# Spatial relationship records:
┄┄┄┄┄┄┄┄┄┄
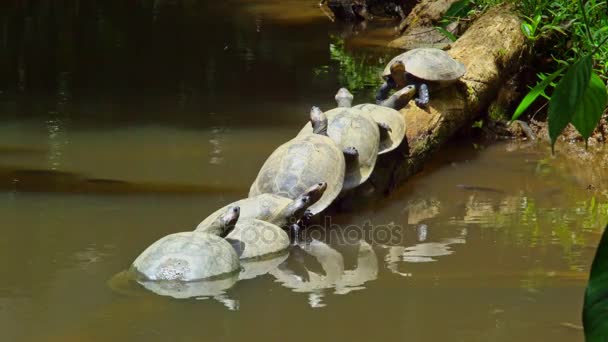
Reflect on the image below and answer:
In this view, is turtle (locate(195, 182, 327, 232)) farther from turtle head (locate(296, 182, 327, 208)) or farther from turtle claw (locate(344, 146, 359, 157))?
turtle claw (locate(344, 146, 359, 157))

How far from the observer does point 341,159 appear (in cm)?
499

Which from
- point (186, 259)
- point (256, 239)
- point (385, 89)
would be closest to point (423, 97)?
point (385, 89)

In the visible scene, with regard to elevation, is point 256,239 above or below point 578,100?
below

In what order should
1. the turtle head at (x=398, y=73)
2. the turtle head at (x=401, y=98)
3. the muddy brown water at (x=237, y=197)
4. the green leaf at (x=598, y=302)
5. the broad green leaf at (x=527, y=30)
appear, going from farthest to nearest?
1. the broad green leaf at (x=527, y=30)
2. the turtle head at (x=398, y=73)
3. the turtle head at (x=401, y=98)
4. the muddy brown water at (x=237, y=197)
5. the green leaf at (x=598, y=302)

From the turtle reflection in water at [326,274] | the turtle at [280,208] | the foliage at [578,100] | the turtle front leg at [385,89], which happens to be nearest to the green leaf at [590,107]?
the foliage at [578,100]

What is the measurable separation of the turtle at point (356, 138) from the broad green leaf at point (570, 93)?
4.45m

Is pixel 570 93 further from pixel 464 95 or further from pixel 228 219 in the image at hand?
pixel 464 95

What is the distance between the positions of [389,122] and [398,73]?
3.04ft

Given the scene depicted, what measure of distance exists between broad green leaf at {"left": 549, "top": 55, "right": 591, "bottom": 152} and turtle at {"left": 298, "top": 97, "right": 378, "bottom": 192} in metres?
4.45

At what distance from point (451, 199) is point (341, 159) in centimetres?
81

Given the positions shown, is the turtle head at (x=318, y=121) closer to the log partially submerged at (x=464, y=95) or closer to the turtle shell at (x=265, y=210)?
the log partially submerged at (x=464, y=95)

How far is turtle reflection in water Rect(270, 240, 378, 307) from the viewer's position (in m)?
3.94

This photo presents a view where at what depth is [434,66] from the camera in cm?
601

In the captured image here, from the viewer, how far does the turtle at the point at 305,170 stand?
┄┄┄┄┄┄┄┄┄┄
# The task:
Arrange the part of the material that opens with the line containing "At what distance" and runs through the end of the material as a Markdown table with the columns Row and Line. Number each row, and leave out blank lines.

# Complete output:
| Row | Line |
|---|---|
| 1 | At what distance from point (451, 199) is point (341, 159) in centimetres? |
| 2 | 81 |
| 3 | Given the positions shown, is the turtle head at (x=318, y=121) closer to the log partially submerged at (x=464, y=95) or closer to the turtle shell at (x=265, y=210)? |
| 4 | the log partially submerged at (x=464, y=95) |
| 5 | How far is turtle reflection in water Rect(270, 240, 378, 307) from the viewer's position (in m)? |
| 6 | 3.94 |
| 7 | This photo presents a view where at what depth is [434,66] from the camera in cm? |
| 8 | 601 |
| 9 | In the captured image here, from the viewer, how far does the turtle at the point at 305,170 stand? |